The truth of the matter is, however, that Australians would
have had little comprehension of its staggering losses, of the amount of its young
blood that was spilled at Gallipoli, if it wasn’t for the typewriter. It was
only through typewritten accounts of the full horrors of Gallipoli – written
first by British war correspondent Ellis Ashmead-Bartlett on a green Empire
aluminium thrust-action typewriter, and later by Australian journalist Keith
Murdoch on a Corona 3 folding portable – that Australians (and Britons) got to
grasp the full extent of the Gallipoli slaughter. This much, at least, is
recognised in Robert Manne’s 2014 book (written with Chris Feik) “The Words
That Made Australia: How a Nation Came to Know Itself ”
Ashmead-Bartlett at his Empire.
Ashmead-Bartlett typed his letter on September 8, 1915, in the
fortnight following the abysmal failure of the August Offensive (Battle of Sari
Bair) on the Gallipoli Peninsula and the massive loss of Allied life.

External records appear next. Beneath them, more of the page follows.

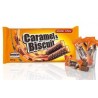 Caramel Biscuits (5 x 2)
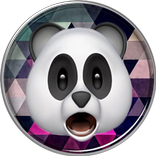 Animoji para Android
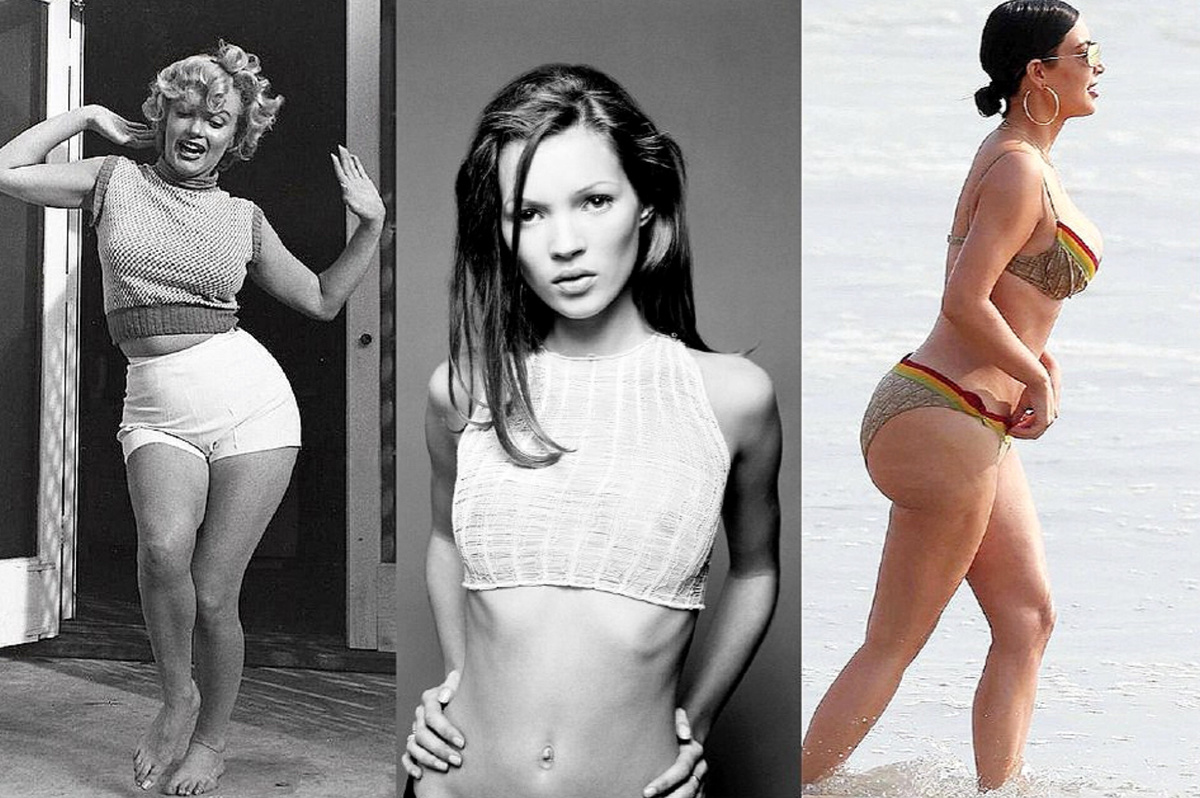 Источник fi.pinterest.com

Ashmead-Bartlett wrote the letter on Imbros (now Gökçeada) in the Aegean Sea,
at the insistence of Murdoch, who was briefly visiting the Dardanelles. Murdoch
took the letter with him, intending to personally deliver it to British Prime
Minister Herbert Henry Asquith at 10 Downing Street, London. British military
authorities were tipped off that word of their incompetence was on its way to
Asquith, and intercepted Murdoch at Marseilles, relieving him of Ashmead-Bartlett’s
revealing letter. Murdoch continued on to London, where he typed his own
version of the Ashmead-Bartlett letter, using his recollections of it as well
as his own brief observations of the situation at Gallipoli. The Murdoch Letter
was mailed (not cabled) to Australian
Prime Minister Andrew Fisher in Melbourne.
Given the immediate impact of the Murdoch Letter, in both
Australia and Britain (where it had already been printed and circulated to
Cabinet members before it reached
Fisher) the use of typewriters is of enormous significance. Without them, and
without knowledge of what had been typed on them, the subsequent course of
World War I may have been very, very different. And if an Australia nation was,
as many still contend, born amid the blood on the beaches of Gallipoli, it was
the typewriter which got word of that birth out to the world.
I thereby rest my case. Australia Day and Typewriter Day
should be celebrated together – starting this very June 23.
1 comment:
Sounds like a good way to keep Typewriter Day from dying like what's happened to I.T.A.M.